Voorafgaand aan de plenaire bijeenkomst kwamen onder Duits voorzitterschap de Ministers van de landen met troepen in TAAC-North kort bijeen. Hierbij kwamen de complexe veiligheidssituatie in Noord-Afghanistan en de toenemende Russische invloed in de regio aan de orde.

De missie Resolute Support duurt nu bijna drie jaar en maakt, ondanks blijvende uitdagingen, een positief verschil in Afghanistan, aldus SG Stoltenberg. De Taliban zijn in het defensief gedrongen en zijn minder in staat tot grote offensieve acties. De ANDSF (Afghan National Defence Security Forces) hebben echter nog niet genoeg capaciteit om alle delen van Afghanistan te kunnen behouden. SACEUR beklemtoonde dat de huidige omstandigheden gunstig zijn om de Taliban verder in het defensief te dringen. De Amerikaanse Zuid-Azië strategie, de ANDSF Roadmap en de 3500 extra aangeboden troepen dragen hiertoe bij. Tot slot deed Stoltenberg een oproep tot verhoging van de personele bijdragen. Ondanks de eerder aangekondigde verhoging van de bijdrage van 27 landen is het beoogd aantal troepen nog niet bereikt.
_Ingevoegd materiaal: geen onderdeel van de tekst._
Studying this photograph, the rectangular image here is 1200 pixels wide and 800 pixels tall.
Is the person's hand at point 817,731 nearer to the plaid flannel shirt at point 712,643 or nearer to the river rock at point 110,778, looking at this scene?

Secretary of Defense Mattis lichtte de nieuwe Zuid-Azië strategie toe, die onder meer een verschuiving van een tijdgebonden naar een conditions based benadering behelst. De Ministers verwelkomden de nieuwe strategie. Het is een belangrijk signaal aan de Taliban, de Afghaanse bevolking en de overheid dat de internationale gemeenschap blijft zolang dat nodig is. De Ministers spraken ook hun steun uit voor de regionale aanpak van de strategie, die op het gebied van het verbeteren van stabiliteit in Afghanistan ook een belangrijke rol toebedeelt aan de landen in de regio.

Ik heb tijdens de vergadering steun uitgesproken voor de pogingen van de Afghaanse president Ghani om de overheid meer verantwoordelijkheid te laten nemen voor de duurzame opbouw van de eigen veiligheidstroepen. Ik heb toegelicht dat we thans bezig zijn met de uitwerking van de eerder toegezegde personele bijdrage van ongeveer honderd militairen voor 2018, inclusief een chirurgisch team aan TAAC-North. Voorts heb ik toegezegd trainers beschikbaar te stellen voor het tijdelijke trainingsprogramma voor de Afghaanse politie (Afghan Uniformed Police), dat het Navo Centre of Excellence for Stability Policing volgend jaar op de luchthaven van Kaboel zal opzetten. Dit centrum is geen onderdeel van Resolute Support, maar het past goed bij de doelstelling van een zelfstandig veiligheidsapparaat.